== Brief 1 ==
Copy from the article on mechanoimmunology the stretch from "Unlike other systems" through "own body cells.", word for word.
== Brief 2 ==
In the article on mechanoimmunology, the paragraph beginning "Mechanical activity has previously been thought" gives examples of harm caused by physical forces. List every harmful effect it names, together with the cause it gives for each.

September 20, 2022 – The immune system is one of the most complex and mysterious in the human body, and it is more versatile than previously thought, report researchers in the emerging field of mechanoimmunology, following how our body fights disease and how to successfully intervene.
Unlike other systems that rely on organs to function, the immune system uses millions of different specialized cells to patrol every corner of the body looking for invaders and dispatching them as needed. It also relies heavily on the microbiome, the thriving communities of bacteria that perform many of our essential functions, even if they aren’t actually our own body cells.
Scientists are learning more every day about how immune system works, and now researchers at the Buck Institute for Research on Aging in Novato, Calif., have begun to uncover how physical — rather than just chemical — forces in the cellular environment also play a vital role in immune function.
Mechanical activity has previously been thought to play a role in other body systems, particularly the cardiovascular and skeletal systems. Accumulation in arteries of the heart can decrease blood flow, excessive pressure on bones can cause stress fractures, and pressure on tissues can cause scarring.
The idea that physical properties, rather than just chemical reactions, have a significant impact on immune function is a new idea that’s only just beginning to attract attention. Dan WinnerMD, an associate professor at the Buck Institute, found in his study of obesity which increases adipose tissue activates fibrosis – thickened scar tissue – which then triggers surrounding cells to stay alert to potential threats to the body and respond to chronic illnesses.

== Material provided ==
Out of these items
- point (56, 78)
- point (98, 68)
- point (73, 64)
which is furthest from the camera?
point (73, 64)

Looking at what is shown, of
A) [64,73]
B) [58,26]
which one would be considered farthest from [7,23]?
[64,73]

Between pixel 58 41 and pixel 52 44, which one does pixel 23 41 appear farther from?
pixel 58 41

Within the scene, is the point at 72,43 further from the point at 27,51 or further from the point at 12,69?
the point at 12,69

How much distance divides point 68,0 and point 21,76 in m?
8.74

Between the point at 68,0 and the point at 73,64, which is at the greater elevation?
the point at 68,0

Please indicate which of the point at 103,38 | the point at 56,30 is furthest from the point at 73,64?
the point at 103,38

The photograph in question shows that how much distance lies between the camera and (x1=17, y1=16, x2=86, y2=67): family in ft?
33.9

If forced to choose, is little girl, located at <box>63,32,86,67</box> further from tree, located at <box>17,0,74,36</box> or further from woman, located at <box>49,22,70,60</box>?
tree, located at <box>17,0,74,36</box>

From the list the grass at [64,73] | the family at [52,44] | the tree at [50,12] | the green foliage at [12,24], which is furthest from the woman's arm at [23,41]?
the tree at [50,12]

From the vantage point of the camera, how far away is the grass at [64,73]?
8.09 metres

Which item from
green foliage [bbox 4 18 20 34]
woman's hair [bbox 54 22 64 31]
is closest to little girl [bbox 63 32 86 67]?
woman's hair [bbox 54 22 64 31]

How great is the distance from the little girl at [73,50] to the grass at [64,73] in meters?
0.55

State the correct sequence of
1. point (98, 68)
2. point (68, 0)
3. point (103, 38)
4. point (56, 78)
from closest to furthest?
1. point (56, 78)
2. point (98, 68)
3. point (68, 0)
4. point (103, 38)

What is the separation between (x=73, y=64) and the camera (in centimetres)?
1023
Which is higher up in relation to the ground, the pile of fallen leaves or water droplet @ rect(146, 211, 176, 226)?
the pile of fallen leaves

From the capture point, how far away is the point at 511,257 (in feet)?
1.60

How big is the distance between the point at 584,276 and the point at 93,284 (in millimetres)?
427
* * *
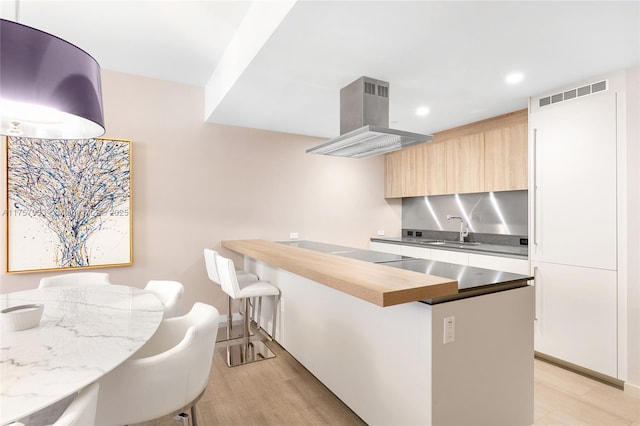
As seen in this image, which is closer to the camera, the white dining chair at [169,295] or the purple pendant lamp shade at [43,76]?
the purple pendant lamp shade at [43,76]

== Response 1 ==
Unlike other systems that rely on organs to function, the immune system uses millions of different specialized cells to patrol every corner of the body looking for invaders and dispatching them as needed. It also relies heavily on the microbiome, the thriving communities of bacteria that perform many of our essential functions, even if they aren’t actually our own body cells.

== Response 2 ==
- Decreased blood flow, caused by accumulation in arteries of the heart
- Stress fractures, caused by excessive pressure on bones
- Scarring, caused by pressure on tissues